Pour qu'il y ait autant de gens mis en examen, et pouvoir nommer un ministre qui est poursuivit pour une histoire de viol, donne une idée de la vision des institutions, donc de sa population...

Du coup difficile pour des gens qui se reproduisent entre eux de voir autre chose qu'eux mêmes!

Dans ces deux développement techno que j'ai pu faire, la france fut le dernier pays a adhérer, car tellement corrompue que l'outil est moins important que l'obole versé aux copains......

C'est pourquoi dans la mondialisation, la france est a mon avis le prochain pays du tiers monde !
Réponse de le 09/07/2020 à 16:44 :
@Xi

Chez Nokia par exemple des Indiens sont venus se former dans l’Essonne , la langue pour cette formation était l'anglais.Résultat ,4 mois plus tard ,l'activité par en ...Inde.
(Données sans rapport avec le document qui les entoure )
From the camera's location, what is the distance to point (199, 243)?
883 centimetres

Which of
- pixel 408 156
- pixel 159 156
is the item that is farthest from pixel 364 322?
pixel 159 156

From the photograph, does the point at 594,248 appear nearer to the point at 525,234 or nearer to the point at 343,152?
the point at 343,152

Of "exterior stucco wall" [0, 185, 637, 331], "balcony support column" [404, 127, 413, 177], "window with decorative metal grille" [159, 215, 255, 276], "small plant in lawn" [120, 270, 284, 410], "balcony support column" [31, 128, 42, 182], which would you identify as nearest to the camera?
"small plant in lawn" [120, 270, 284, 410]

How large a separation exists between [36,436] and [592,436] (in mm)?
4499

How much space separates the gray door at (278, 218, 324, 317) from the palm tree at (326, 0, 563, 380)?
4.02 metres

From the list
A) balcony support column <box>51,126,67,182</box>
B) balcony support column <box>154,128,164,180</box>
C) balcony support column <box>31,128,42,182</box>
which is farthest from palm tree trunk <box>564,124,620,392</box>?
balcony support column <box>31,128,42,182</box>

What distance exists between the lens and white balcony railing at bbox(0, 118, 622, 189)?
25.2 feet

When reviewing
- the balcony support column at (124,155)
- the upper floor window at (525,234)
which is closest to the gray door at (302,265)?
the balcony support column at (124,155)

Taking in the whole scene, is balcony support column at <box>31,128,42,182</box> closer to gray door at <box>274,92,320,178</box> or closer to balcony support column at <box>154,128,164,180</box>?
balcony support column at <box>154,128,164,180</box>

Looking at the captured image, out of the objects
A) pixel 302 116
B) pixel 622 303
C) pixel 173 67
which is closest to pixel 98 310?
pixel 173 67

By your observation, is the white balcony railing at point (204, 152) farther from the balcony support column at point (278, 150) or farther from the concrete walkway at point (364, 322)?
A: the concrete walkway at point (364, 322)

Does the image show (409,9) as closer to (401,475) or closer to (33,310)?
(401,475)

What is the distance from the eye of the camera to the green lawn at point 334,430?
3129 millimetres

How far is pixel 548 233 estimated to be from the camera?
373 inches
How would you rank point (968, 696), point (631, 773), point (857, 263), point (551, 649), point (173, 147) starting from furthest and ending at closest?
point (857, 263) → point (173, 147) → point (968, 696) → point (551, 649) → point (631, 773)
Pour moi, l'anglais c'est la langue de la délocalisation dans les pays à bas couts.
Réponse de le 09/07/2020 à 18:36 :
@LaChose :
il y a beaucoup d'ingénieurs informatiques talentueux en inde, qui prennent le temps en plus d'écrire des bouquins dans un très bon anglais (pas à l'oral cependant, bonjour l'accent, encore qu'a aberdeen ça doit pas être mieux...)

@Gonzague : bien sur je généralise et c'est injuste vis à vis de ceux qui ont vraiment innové et bien sur qu'il y en a, mais la balance penche tout de même massivement vers les US/UK dans beaucoup de domaines.
N'oublions pas que l'angleterre était encore en avance sur les US pendant la seconde guerre mondiale, ils leurs ont appris pas mal en matière d'automatismes, les radars, les moteurs merlin du spitfire embarqué dans le mustang, c'est d'ailleurs surtout de cette époque que date l'essor américain et du wake up call du "day of infamy", ils sont devenus la base arrière des anglais qui y ont déporté leurs usines et leurs savoirs faire pour lutter contre les allemands.
a écrit le 09/07/2020 à 8:36 :
Une guerre civile à moyen terme n'est pas inenvisageable avec d'un côté les victimes du déclin oligarchique de mieux en mieux informés via internet et de l'autre les oligarques et leurs serviteurs feignant toujours plus de ne rien voir.

Ceux qui ouvrent les les yeux contre ceux qui les ferment.